The fairy tale version promoted by the mainstream media goes as follows: the Egyptian people won a Facebook revolution that lasted just eighteen days. As a result of massive street protests, the military junta ousted Mubarak, suspended the old constitution, and dissolved parliament and is negotiating with the "opposition" to write a new constitution leading to "democratic" elections in six months time. According to the US press, this consists of opposition leaders like expatriate Mohamed Elbaradei, members of the youth movement and "bloggers," like Google executive Wael Ghonim.

Unfortunately this narrative overlooks four important facts:

  1. Forty percent of Egyptians are illiterate (http://humanexperience.stanford.edu/beininegypt), and only the sons and daughters of the Egyptian elite have access to the Internet.
  2. The April 6th Youth Movement, the driving force behind the January 25th Day of Anger, was born out of Egypt's labor movement and named after the momentous April 6, 2008 Mahalla Strike.
  3. Many foreign analysts believe that strike action by 200,000 workers across Egypt on February 8, 2011 was the final factor leading the military to pressure Mubarak to step down (owing to fears of an imminent general strike, and the resulting damage to Egypt's economy).
  4. Although middle class doctors, lawyers and managers eventually joined the protest in Tahrir Square, they were also the first to try to persuade the other demonstrators to go home and wait for elections.

The Role of World Bank/IMF Structural Adjustment

Also omitted from mainstream media coverage is the root cause of the massive labor unrest that accompanied the street protests, namely the draconian "structural adjustments" the World Bank and IMF imposed on Egypt in 1991. Twenty years of these neoliberal reforms (think Reaganomics on steroids) have created a society in which 44% of the population lives below the poverty line of $2 per day per person (http://humanexperience.stanford.edu/beininegypt). The average Egyptian worker makes $70 a month. With two parents working, the average Egyptian family of five struggles to get by on less than $1 per day per person. In Cairo, it's not unusual for homeless families to take up residence in the cemetery (see http://english.aljazeera.net/indepth/opinion/2011/02/20112148356117884.html).

Three Thousand Strikes Since 1998

The foreign press, on the other hand, tends to be more accurate in reporting that the true balance of power rests with the Egyptian independent trade union movement, consisting of more than thirty independent unions (including those representing workers in Egypt's two most important sources of foreign currency: the Suez Canal and the tourism industry). The omission of this powerful movement from US mainstream coverage is quite significant, given that a general strike (which was clearly imminent in the days prior to Mubarak's resignation) has the potential to shut down the entire Egyptian economy and is much more difficult to derail than street protests (you can't really force people to work by shooting them).

DATASET RECORDS:

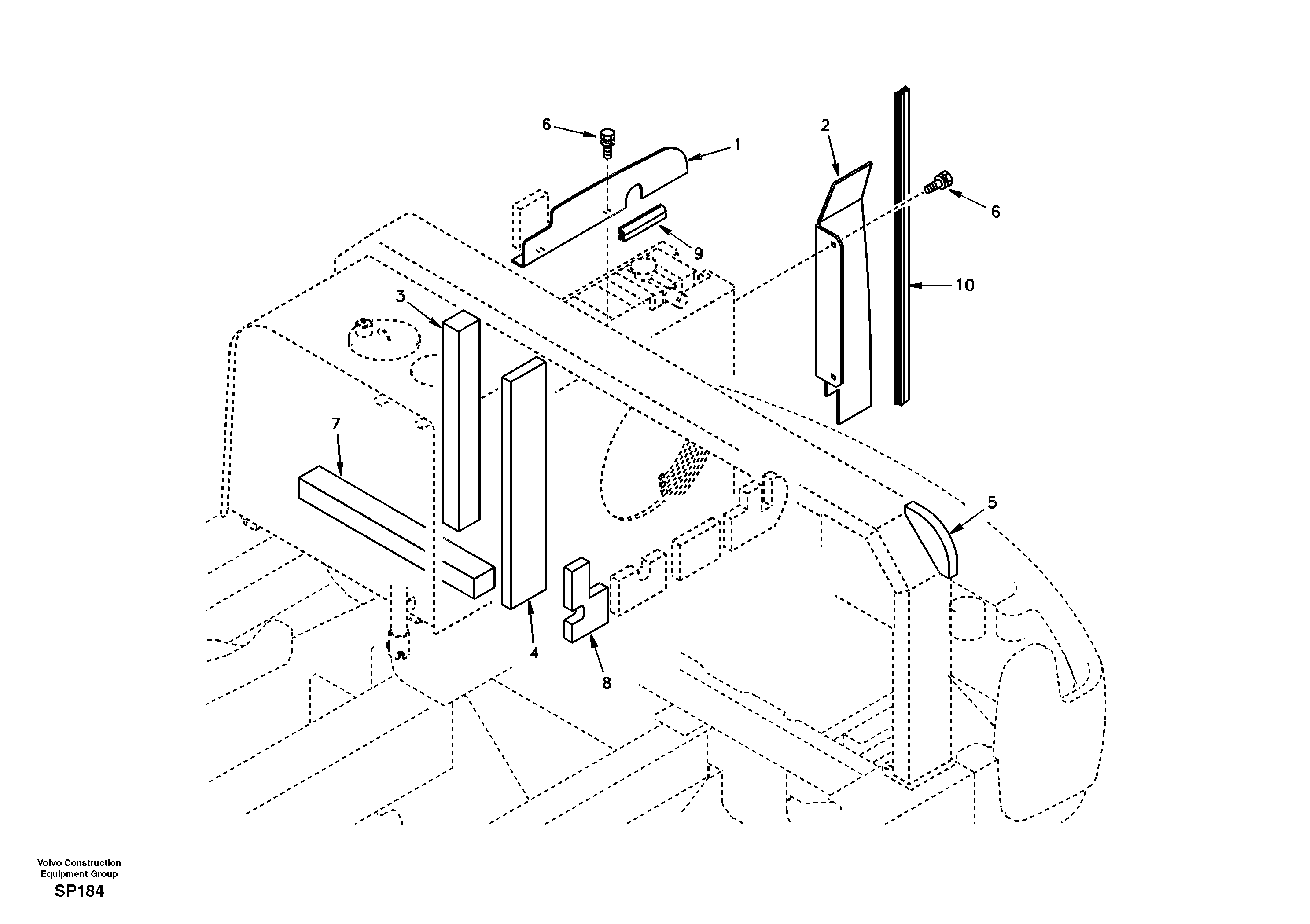 6
1
2
6
9
10
3
7
5
4
8

Volvo Construction Equipment Group
SP184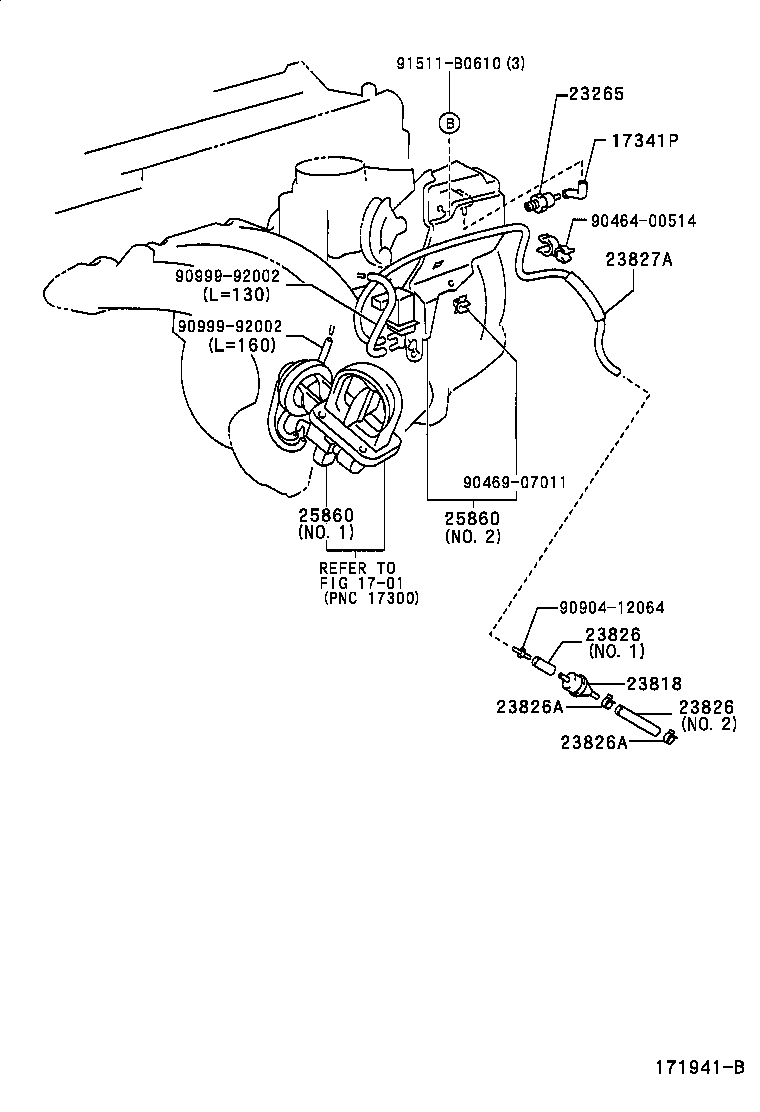 91511-B0610 (3)

B

23265

17341P

90464-00514

23827A

90999-92002
(L=130)

90999-92002
(L=160)

90469-07011

25860
(NO. 1)

25860
(NO. 2)

REFER TO
FIG 17-01
(PNC 17300)

90904-12064

23826
(NO. 1)

23818

23826A

23826
(NO. 2)

23826A

171941-B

ACTION ITEM: For each statement below, say yes or no according to the text on Egypt's uprising, and quote the words from the text that decide it. (a) The April 6th Youth Movement took its name from a strike. (b) The World Bank and IMF imposed their structural adjustments on Egypt in 2001. (c) The independent trade union movement consists of fewer than twenty unions.

WRITTEN RESPONSE:
(a) Yes: "named after the momentous April 6, 2008 Mahalla Strike."
(b) No: "the draconian "structural adjustments" the World Bank and IMF imposed on Egypt in 1991."
(c) No: "consisting of more than thirty independent unions"